[start]
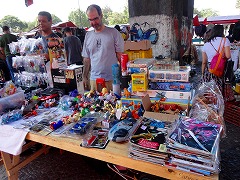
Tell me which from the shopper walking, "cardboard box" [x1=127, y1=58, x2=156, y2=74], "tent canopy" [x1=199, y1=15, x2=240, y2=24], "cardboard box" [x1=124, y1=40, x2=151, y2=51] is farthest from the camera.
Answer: "tent canopy" [x1=199, y1=15, x2=240, y2=24]

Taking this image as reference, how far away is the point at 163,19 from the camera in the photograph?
16.2ft

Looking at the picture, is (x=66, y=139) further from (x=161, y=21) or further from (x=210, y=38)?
(x=161, y=21)

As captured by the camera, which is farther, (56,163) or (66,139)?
(56,163)

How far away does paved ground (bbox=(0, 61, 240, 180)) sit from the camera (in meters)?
2.19

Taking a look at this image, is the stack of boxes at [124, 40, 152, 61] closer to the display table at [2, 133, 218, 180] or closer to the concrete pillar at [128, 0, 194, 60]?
the concrete pillar at [128, 0, 194, 60]

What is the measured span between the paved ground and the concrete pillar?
312 centimetres

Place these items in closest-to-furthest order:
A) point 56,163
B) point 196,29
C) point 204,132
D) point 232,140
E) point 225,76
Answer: point 204,132, point 56,163, point 232,140, point 225,76, point 196,29

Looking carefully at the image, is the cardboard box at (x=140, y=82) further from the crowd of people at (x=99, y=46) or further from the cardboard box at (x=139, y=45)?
the cardboard box at (x=139, y=45)

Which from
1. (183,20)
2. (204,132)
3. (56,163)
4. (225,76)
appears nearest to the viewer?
(204,132)

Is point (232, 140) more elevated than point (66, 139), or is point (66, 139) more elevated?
point (66, 139)

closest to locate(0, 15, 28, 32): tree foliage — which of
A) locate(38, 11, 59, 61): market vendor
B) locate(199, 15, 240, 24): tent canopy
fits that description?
locate(199, 15, 240, 24): tent canopy

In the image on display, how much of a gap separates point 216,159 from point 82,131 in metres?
0.93

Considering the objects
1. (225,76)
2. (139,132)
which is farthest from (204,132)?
(225,76)

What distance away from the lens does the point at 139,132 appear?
129cm
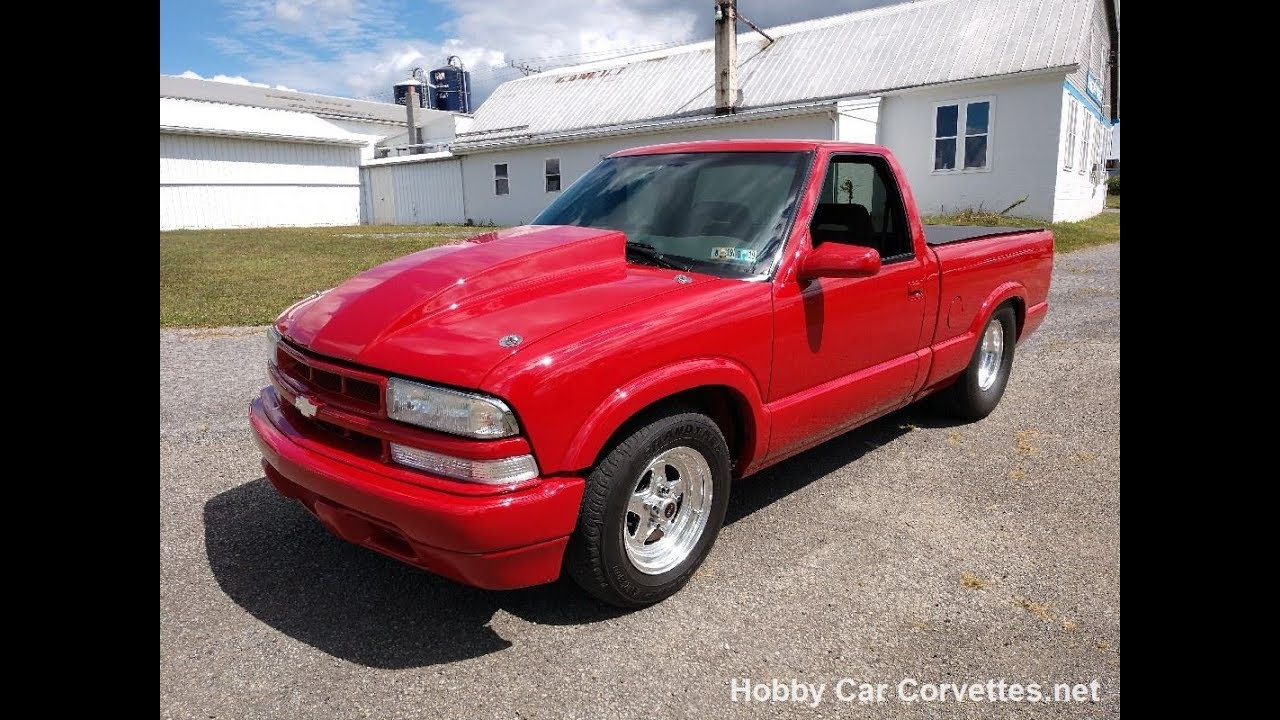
[end]
▶ [Direction]: Copy out, word for word, the lines running from the one that holds "What distance away" through the end of the records, both ends included, and leave out the pictures.

▶ [Result for this task]:
What distance away from the lens does the point at 139,132 appear?
129cm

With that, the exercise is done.